What we have seen ever since the 2006 revelation that the Home Office had built up a backlog of almost half a million asylum cases, is a series of attempts to mask the gravity of the situation by dint of removing it as far as possible from the public gaze. Thus a blind eye was turned to illegal workers in thrall to equally illegal gang-masters, so long as they did not draw attention to themselves by actually getting killed. National Insurance, tax payments, decent living accommodation, minimum wage – forget all those safeguards of a civilised society. The shadow economy, so far as it employed illegal foreigners, was left largely to stew in its own juice.

The priority with asylum seekers has been identical. The policy of dispersal was designed to lift some of the cost from London and the South-east. But exiling asylum-seekers to condemned estates in Glasgow and elsewhere also had the – surely not unwelcome – side-effect of placing Kosovans, Somalis, Tamils and others out of sight, and so out of the popular mind. There was a bit of aggro with the natives to begin with, but trouble in a godforsaken part of Glasgow and trouble within a bus ride of Parliament are different things in the mind of an embarrassed national government. The urgency of a resolution diminishes with every mile travelled up the West Coast Main line.

So, lo and behold, despite all the commitments, targets and clean-start principles introduced in the wake of the 2006 figures, a new backlog of 30,000 asylum cases has built up – even though the number of claims, according to official figures, has been falling. The secret to this apparent contradiction lies in the number of reviews and appeals that follow the initial request. There now seems not the slightest chance that either the original, or the new, backlog will be eliminated, as intended, by 2011.

Now, I know well, not least from my familiarity with Soviet-era dissidents, that asylum claims can be complex and, where war zones are concerned, the complexities multiply. But it still seems to me that several changes need to be made, without any need to change the law.

The first is a narrowing of the practical definition of asylum, as applied by the UK. No country can admit everyone who claims a justified fear of persecution. Perhaps some of the campaigners who believe Britain is too mean might sponsor the legal settlement of those they believe to be hard done by, rather than encouraging their eternal, taxpayer-funded, appeals.

The second is the abbreviation of that same appeals process. Better advice for new arrivals would reduce the number of justified appeals. Only a minority succeed even then, but one success encourages others to try and the process can go on for years.

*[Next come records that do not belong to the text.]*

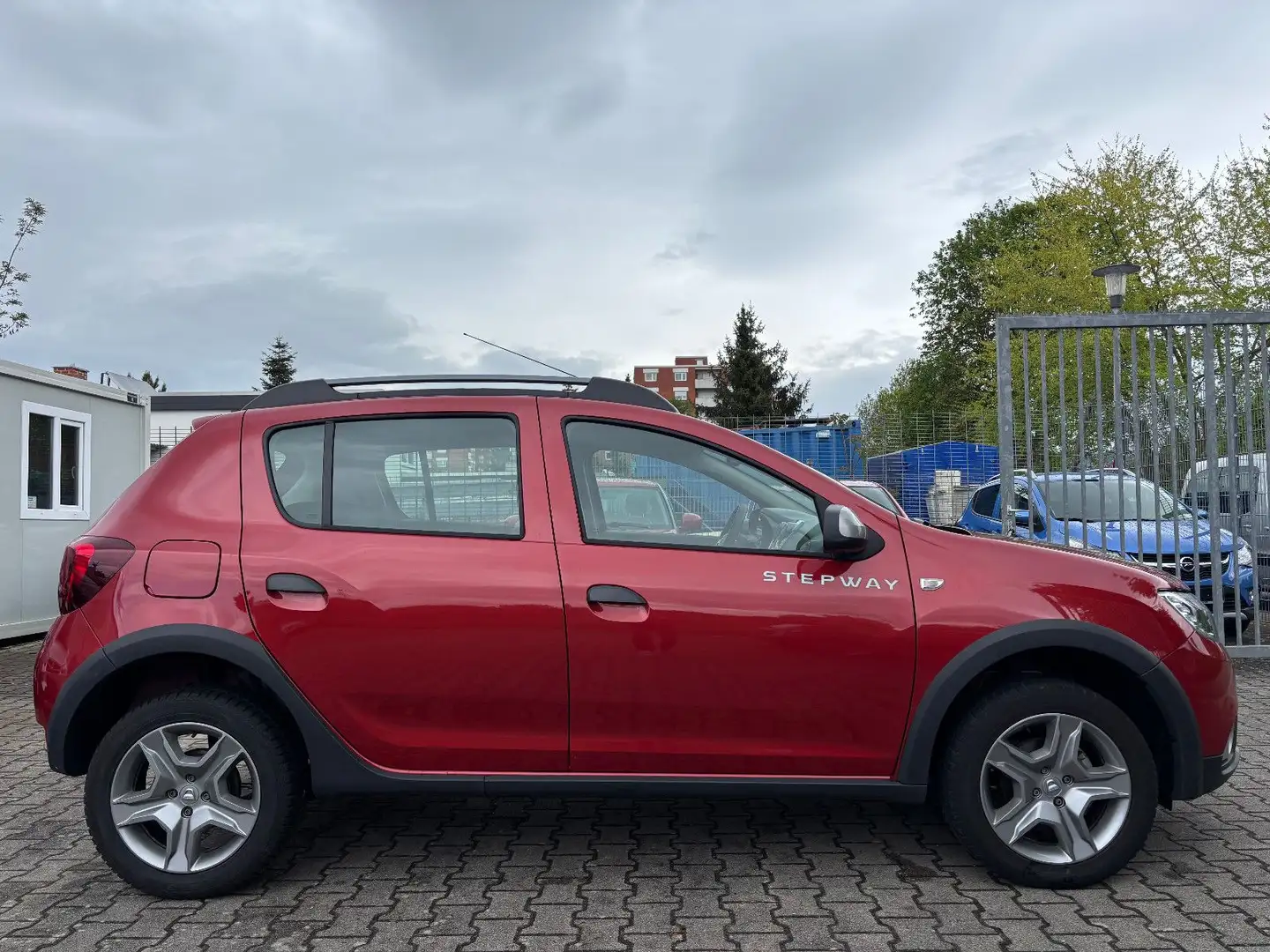 Dacia Sandero II Stepway Prestige/1.Hand/Navi/Kamera Rojo - 2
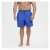 North Latitude Swimshorts Cobolt Blue - Undertøy & badetøy - Undertøy store størrelser 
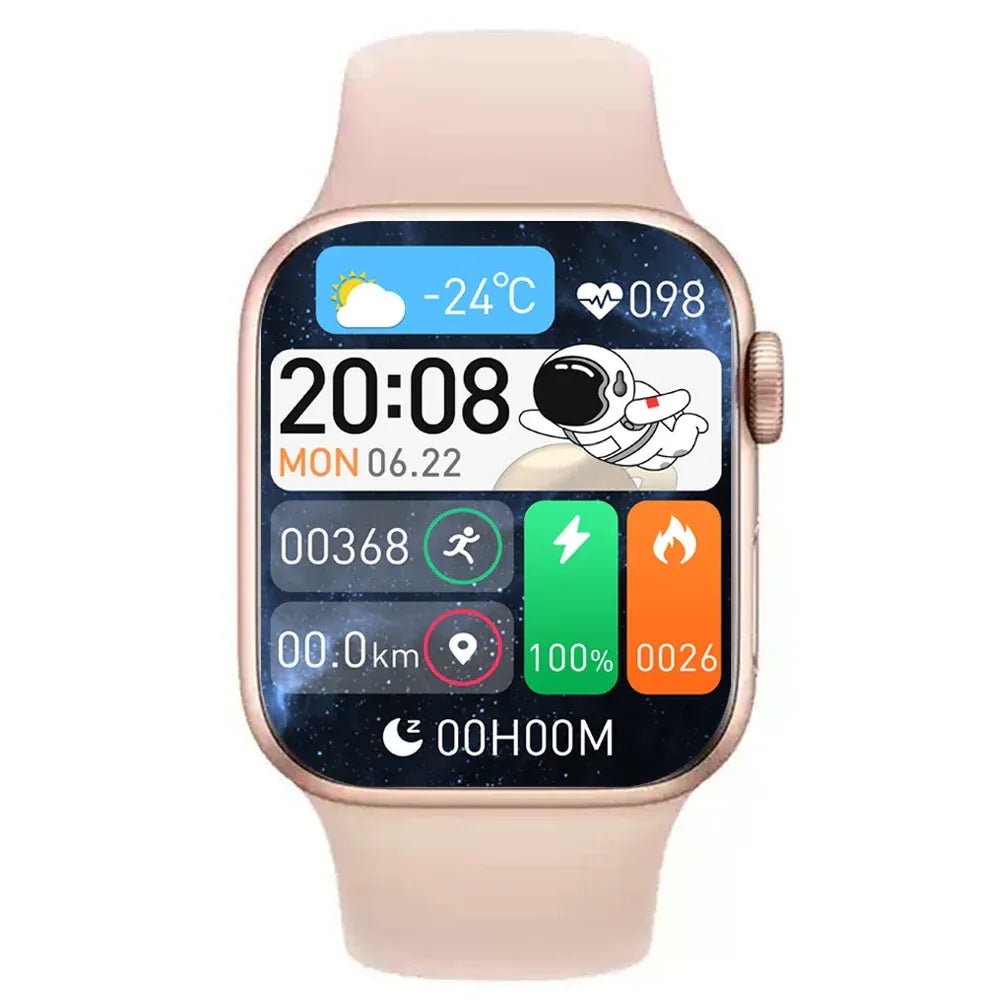 Men Smartwatch NFC GPS Tracker with  320*385 HD Screen. - Maison Novaire #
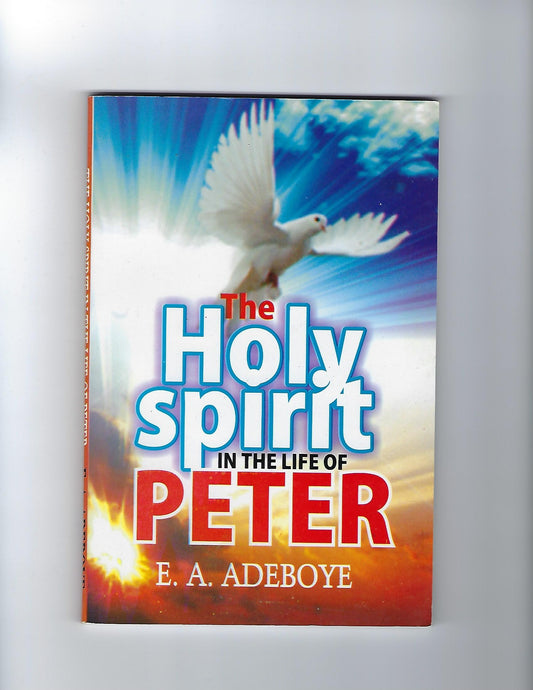 The Holy Sprit in the Life of Peter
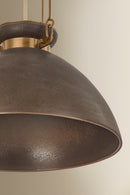 One Light Pendant<br /><span style="color:#4AB0CE;">Entrega: 4-10 dias en USA</span><br /><span style="color:#4AB0CE;font-size:60%;">PREGUNTE POR ENTREGA EN PANAMA</span><br />Collection: Allston<br />Finish: Patina Brass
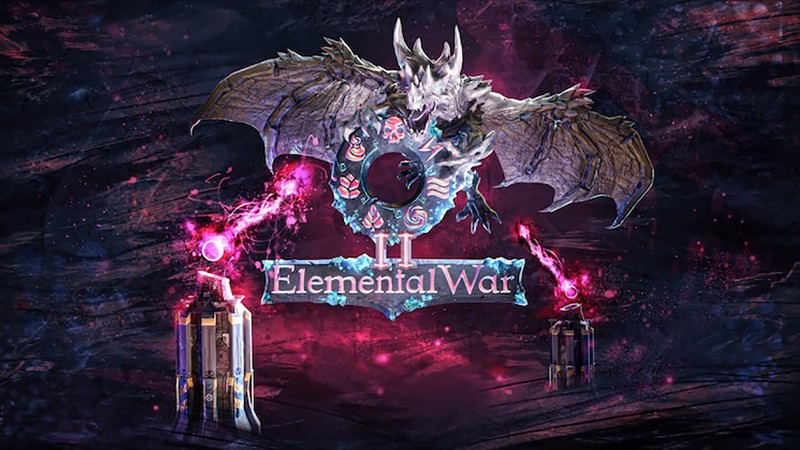 エレメンタルウォー2】ファンタジー世界でタワーディフェンスを体験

Which is why there needs to be a third change. All who claim asylum should be detained until their case is resolved. A target deadline of a month would concentrate minds on both sides and eliminate the need for "dispersal". The three Kosovans would have known their fate much sooner.

At present, cases take so long that, even though the majority are refused, it is by then at least as cruel to threaten deportation as it would have been to deny asylum at the start. Such summary justice would inevitably draw protest. But would it be any less humane than what passes for an asylum system now?